GPS-The
Global Positioning System, under development by the Department of
Defense for over 20 years, consists of 21 satellites, plus three back-up
satellites in predictable orbits around the earth. The system provides
24-hour positioning information regardless of weather. Launched aboard Delta
rockets and tracked under Air force administration, GPS consists of the
Space Segment (the satellites) and the Control Segment (the network of
tracking stations which monitor and control the GPS satellites in orbit).
Ashtech has recently enhanced the
performance of its GPS positioning systems by combining GPS receivers, with
GLONASS receivers. GLONASS is the Russian equivalent of GPS--by combining
GPS and GLONASS, you have a combined satellite constellation with many more
than the standard 24-satellite constellation of GPS alone, which offers much
better system availability and integrity.
GPS has wide applicability. Linked
to a vehicle, it becomes a tool of navigation. Within the context of a
coordinate system, it is an instrument of surveying. With a cellular phone
or transceiver, it becomes a method of tracking vehicles or people. With a
digitized map base, it provides an all-electronic chart. For weapons
guidance, it is unsurpassed.
GPS works on the principle of
triangulation. By knowing its distance from three or more satellites, the
receiver can calculate its position by solving a set of equations.
Information from three satellites is needed to calculate longitude and
latitude at a known elevation; four satellites are needed to include
altitude as well.
Satellites orbit the earth twice a
day at an altitude of 10,900 miles, repeatedly broadcasting their position
and the time. The atomic clocks aboard each satellite keeps time by the
vibration of atoms and are accurate to one second in 30 years!
In theory, the distance from
satellite to receiver can be calculated by multiplying the time it takes for
the signal to arrive by the speed at which it travels -- the speed of light.
In practice, more sophisticated calculations are required to account for the
fact that receiver clocks are not as accurate as satellite clocks. Upper
atmospheric conditions and solar disturbances can also interfere with signal
reception. All GPS receivers need direct and unobstructed line of sight
access to each satellite.
While a single receiver can
provide accurate positioning to about 100 feet, accuracy to a fraction of an
inch is possible by using two receivers. One is fixed to a spot whose
coordinates are already known. The other, whose location is sought, logs the
same satellite data and the errors are resolved, in real-time for pin-point
navigation or by post-processing for precision geodetic surveying.
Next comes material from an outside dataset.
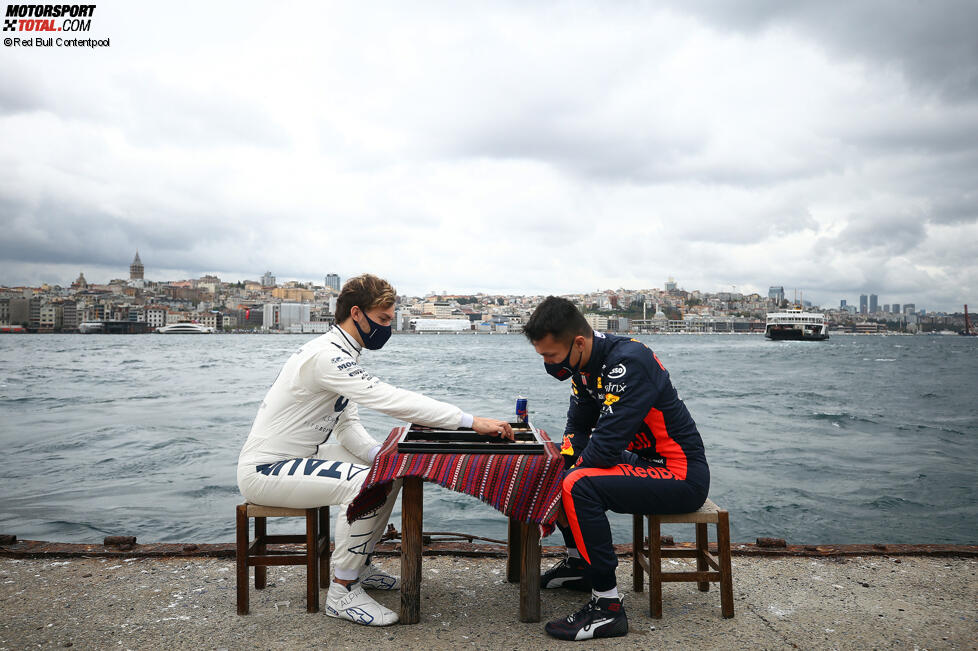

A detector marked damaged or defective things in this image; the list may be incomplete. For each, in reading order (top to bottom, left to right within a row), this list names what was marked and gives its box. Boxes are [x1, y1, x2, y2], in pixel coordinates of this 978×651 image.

rusty metal edge of quay [1, 540, 976, 560]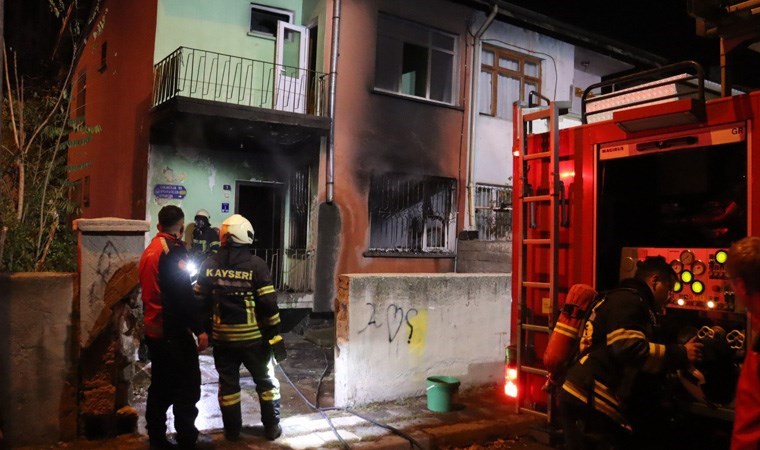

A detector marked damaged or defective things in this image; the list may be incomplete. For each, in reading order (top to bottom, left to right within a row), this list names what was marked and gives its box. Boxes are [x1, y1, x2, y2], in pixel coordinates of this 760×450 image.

burned doorway [236, 181, 284, 286]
Because GPS was designed for
military use, it contains a number of features to limit its use to national
defense. Each satellite broadcasts two signals, one for commercial use
(C/A-Code) and a more accurate one for military use (P-Code). The Pentagon
can encrypt the P-Code signal ("anti-spoof" mode or AS) so that unauthorized
receivers cannot understand the information, however more advanced
commercial receivers such as the Ashtech Z-12 can compensate by correlating
the components of the P-Code for continued use in high resolution
positioning.
Another restriction is "selective
availability", or SA, in which the data transmitted by the satellites
contain deliberate errors for all but military receivers. If SA is turned
on, the accuracy of commercial receivers droops from 100 feet to 300 feet.
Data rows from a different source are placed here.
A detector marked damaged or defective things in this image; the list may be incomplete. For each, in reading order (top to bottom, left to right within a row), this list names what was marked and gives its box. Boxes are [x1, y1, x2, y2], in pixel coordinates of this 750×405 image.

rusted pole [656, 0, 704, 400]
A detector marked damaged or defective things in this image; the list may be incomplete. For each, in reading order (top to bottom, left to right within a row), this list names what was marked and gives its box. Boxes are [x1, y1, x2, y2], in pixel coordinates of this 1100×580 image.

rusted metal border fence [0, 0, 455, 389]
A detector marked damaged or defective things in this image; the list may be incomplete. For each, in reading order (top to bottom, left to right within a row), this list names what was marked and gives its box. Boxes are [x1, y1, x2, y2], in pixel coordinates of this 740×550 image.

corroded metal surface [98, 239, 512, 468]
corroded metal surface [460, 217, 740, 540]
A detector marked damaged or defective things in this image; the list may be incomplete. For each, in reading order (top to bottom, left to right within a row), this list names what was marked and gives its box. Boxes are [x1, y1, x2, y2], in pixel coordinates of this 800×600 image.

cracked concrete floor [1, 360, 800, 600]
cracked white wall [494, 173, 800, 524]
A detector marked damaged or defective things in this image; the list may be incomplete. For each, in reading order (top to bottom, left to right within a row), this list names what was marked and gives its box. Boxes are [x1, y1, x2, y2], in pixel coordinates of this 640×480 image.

(However, using two receivers together in a differential mode can correct
for this misinformation).
Commercial use of GPS has proven
invaluable in many fields. It has revolutionized surveying. It can be used
to track everything from migrating animal herds to the creep of the earth's
crust. Using GPS provides an entirely new way of navigating and piloting, on
land, sea or in the air. It is one of our best space adventures yet.